§ RECORDS TO USE:
★ ★ ★

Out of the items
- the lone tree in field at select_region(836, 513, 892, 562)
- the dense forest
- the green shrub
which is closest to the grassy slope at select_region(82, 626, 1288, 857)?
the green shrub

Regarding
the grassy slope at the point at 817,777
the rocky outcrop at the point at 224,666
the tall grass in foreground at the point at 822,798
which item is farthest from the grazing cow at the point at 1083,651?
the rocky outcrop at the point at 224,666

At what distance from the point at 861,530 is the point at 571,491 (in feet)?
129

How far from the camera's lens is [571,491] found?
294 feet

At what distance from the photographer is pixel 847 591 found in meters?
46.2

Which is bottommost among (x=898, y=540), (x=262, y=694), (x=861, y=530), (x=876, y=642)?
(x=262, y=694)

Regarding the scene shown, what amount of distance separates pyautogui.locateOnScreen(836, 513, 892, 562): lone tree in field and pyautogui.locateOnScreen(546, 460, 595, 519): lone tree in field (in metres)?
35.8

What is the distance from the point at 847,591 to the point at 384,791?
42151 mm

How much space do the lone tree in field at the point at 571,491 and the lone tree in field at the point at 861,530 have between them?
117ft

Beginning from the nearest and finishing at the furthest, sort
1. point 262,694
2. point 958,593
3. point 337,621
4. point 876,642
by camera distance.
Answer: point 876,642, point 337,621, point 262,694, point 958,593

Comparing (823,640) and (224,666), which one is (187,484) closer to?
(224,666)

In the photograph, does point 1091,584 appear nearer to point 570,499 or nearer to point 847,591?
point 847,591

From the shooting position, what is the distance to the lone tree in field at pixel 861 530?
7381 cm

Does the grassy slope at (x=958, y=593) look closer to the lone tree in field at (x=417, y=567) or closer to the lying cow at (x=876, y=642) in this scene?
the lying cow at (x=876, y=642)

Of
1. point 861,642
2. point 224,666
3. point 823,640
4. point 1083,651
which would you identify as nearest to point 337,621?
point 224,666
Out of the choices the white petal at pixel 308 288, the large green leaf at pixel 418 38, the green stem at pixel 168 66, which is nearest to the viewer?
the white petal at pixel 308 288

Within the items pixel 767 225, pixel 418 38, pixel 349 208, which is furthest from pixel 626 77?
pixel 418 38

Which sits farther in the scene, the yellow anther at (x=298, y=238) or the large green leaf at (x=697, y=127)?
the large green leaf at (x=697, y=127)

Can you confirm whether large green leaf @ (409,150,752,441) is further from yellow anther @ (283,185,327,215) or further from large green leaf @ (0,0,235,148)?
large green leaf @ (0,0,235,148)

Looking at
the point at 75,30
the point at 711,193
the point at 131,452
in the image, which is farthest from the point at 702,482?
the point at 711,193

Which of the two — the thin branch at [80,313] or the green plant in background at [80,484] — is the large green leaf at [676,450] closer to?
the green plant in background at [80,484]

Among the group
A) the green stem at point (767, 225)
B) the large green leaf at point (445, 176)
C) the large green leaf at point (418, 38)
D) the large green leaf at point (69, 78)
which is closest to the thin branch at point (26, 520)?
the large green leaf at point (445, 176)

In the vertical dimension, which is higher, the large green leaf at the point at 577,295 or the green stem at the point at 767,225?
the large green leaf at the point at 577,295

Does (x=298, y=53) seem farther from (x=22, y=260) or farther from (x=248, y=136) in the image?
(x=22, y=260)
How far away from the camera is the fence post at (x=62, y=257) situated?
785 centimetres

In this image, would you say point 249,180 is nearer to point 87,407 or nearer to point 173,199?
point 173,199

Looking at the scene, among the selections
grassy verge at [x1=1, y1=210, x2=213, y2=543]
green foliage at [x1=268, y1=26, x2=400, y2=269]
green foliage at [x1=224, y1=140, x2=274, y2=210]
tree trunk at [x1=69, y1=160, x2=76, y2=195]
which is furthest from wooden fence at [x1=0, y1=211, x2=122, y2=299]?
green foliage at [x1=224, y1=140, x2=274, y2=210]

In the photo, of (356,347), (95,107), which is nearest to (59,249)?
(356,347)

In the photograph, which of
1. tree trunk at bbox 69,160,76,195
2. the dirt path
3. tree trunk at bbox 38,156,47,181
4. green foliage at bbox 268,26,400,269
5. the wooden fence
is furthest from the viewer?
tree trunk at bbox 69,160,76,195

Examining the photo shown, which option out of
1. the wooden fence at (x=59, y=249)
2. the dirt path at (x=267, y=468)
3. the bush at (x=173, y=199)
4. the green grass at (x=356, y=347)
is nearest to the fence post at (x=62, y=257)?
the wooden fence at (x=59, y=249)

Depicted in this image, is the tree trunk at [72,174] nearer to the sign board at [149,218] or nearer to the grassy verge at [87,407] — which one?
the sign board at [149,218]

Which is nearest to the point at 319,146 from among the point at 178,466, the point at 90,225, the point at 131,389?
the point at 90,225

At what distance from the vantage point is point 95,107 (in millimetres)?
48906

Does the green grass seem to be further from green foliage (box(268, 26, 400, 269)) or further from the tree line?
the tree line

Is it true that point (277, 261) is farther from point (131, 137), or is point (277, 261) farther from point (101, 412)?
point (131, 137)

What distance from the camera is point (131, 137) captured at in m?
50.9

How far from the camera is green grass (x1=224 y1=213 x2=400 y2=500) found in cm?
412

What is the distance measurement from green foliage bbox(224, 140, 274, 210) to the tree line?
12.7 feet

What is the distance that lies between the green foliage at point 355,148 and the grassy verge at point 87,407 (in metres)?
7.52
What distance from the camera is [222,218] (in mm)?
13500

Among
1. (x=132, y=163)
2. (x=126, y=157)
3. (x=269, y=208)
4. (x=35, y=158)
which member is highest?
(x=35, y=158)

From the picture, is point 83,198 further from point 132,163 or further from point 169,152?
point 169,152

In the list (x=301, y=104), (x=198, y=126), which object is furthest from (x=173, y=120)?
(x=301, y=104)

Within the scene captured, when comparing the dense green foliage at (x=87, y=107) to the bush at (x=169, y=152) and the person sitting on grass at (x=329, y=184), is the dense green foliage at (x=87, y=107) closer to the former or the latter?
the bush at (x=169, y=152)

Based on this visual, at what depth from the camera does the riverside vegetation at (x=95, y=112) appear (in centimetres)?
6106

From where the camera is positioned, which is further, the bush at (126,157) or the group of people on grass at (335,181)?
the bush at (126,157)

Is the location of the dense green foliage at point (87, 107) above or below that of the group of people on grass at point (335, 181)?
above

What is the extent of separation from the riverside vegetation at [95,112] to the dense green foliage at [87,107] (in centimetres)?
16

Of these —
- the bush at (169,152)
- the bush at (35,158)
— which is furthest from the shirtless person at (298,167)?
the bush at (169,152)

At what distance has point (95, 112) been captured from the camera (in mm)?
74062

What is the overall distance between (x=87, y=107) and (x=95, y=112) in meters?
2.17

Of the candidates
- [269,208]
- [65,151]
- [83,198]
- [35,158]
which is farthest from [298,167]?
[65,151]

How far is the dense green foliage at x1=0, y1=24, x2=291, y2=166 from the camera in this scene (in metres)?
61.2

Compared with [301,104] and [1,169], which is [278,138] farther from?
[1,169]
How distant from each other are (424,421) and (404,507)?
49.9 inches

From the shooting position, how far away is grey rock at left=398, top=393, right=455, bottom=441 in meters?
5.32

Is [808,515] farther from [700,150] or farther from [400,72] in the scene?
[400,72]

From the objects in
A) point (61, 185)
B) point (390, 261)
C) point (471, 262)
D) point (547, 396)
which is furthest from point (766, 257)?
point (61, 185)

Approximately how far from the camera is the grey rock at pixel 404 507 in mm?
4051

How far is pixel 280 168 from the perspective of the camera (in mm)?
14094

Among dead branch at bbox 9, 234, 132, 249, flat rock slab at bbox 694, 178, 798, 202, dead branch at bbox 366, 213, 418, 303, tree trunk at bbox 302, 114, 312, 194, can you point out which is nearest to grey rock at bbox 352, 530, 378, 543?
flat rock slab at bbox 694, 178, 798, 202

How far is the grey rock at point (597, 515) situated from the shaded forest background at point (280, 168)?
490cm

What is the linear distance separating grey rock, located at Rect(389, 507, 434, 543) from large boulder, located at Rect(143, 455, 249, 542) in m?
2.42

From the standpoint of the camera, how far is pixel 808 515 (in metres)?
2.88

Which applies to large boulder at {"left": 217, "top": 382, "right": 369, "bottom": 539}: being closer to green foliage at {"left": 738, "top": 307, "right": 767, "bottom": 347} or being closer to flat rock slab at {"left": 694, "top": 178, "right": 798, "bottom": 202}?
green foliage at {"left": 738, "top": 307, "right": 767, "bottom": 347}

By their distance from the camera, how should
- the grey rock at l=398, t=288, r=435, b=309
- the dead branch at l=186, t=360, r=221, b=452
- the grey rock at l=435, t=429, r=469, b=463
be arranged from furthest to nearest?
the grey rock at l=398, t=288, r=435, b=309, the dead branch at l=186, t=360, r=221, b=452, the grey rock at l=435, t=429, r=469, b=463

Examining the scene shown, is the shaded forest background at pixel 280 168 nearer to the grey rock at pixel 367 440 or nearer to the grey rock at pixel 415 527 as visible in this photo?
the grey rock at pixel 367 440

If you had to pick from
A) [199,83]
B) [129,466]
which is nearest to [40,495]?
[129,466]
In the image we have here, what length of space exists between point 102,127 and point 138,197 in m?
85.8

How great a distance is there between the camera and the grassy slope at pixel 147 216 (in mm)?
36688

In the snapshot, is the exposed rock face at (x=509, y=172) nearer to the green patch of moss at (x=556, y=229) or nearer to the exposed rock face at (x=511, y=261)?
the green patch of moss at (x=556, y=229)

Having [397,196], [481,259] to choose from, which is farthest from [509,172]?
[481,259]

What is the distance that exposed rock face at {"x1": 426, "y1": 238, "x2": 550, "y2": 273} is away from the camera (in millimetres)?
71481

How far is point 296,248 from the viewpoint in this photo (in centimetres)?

★ ★ ★

Repeat, without changes, every line from the one that contains "Examining the scene" through the final line of the data.

Examining the scene shown, is the shaded forest background at pixel 280 168 nearer to the grey rock at pixel 367 440 or nearer to the grey rock at pixel 415 527 as visible in this photo?
the grey rock at pixel 367 440

If you had to pick from
A) [199,83]
B) [129,466]
which is nearest to [40,495]?
[129,466]
In the image we have here, what length of space exists between point 102,127 and point 138,197 in m?
85.8

How great a distance is there between the camera and the grassy slope at pixel 147 216 (in mm)?
36688

In the snapshot, is the exposed rock face at (x=509, y=172) nearer to the green patch of moss at (x=556, y=229) or nearer to the exposed rock face at (x=511, y=261)?
the green patch of moss at (x=556, y=229)

Having [397,196], [481,259] to choose from, which is farthest from [509,172]?
[481,259]

What is the distance that exposed rock face at {"x1": 426, "y1": 238, "x2": 550, "y2": 273} is away from the camera (in millimetres)?
71481

How far is point 296,248 from the viewpoint in this photo (in centimetres)?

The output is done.